Input pattern: input = "your persona:{persona}\n..\n{user_input} {bot_output}\n...\n{actual input text}"

Thanks!

klshuster commented 1 year ago

yes, you can do exactly as you've described. it remains to be seen how effective this would be, depending on the model used

geo47 commented 1 year ago

Thanks for the response..!

Which model would be suitable for this? I am currently using BB2_400M.

klshuster commented 1 year ago

any conversational model would be a reasonable choice, bb2_400m is good

geo47 commented 1 year ago

Thanks!

When I train the BB2 model on my custom dataset, it trains perfectly on custom dialogues. However, the training on custom dataset effects the BB2 model general responses.
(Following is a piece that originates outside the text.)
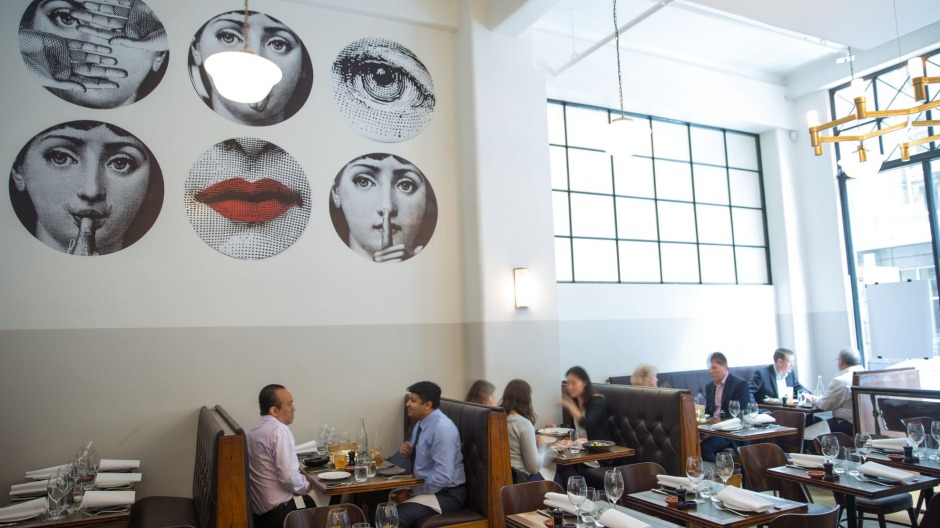 Fornasetti wallpaper makes a striking feature at Massi in Melbourne.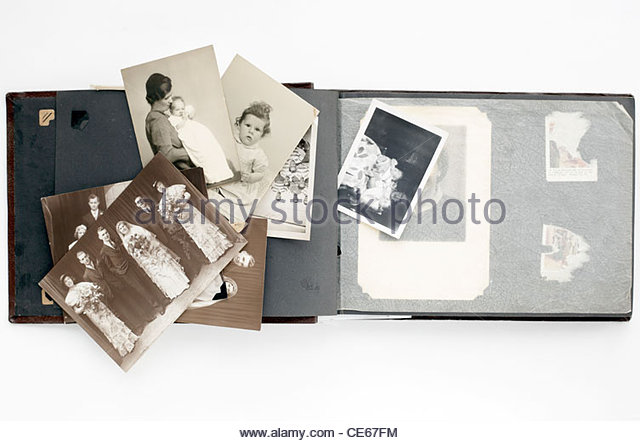 family photo album with loose images from 1920s and 1950s - Stock Image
For example: when you give any open dialogues that is not present in my dataset, the general BB2 model can generate a very generalized response and it also learns from the prepend persona information. However, the fine-tuned BB2 model on custom dataset does not generalize well and it also can not learn from the prepend personas information.

Here is an example of the dataset format I use for training the BB2 model:

{"dialog": [[{"id": "partner1", "text": "your persona: I am John\nyour persona: I live in Ohio.\ntell me a joke."}, {"id": "partner2", "text": "One time, I put strawberry jam on my burger. I thought it was ketchup!"}]]}

It seems like model is too much overfitting on the current task after fine-tuning and forget the BB2 default blended_skill_task features. Following is the command I use for fine-tuning the model. Do I need to update some parametes for proper training so that model can learn from the custom dataset while preserving the state of pre-trained BB2 model. (might be skipping generation or retrieval part --mutators skip_retrieval)?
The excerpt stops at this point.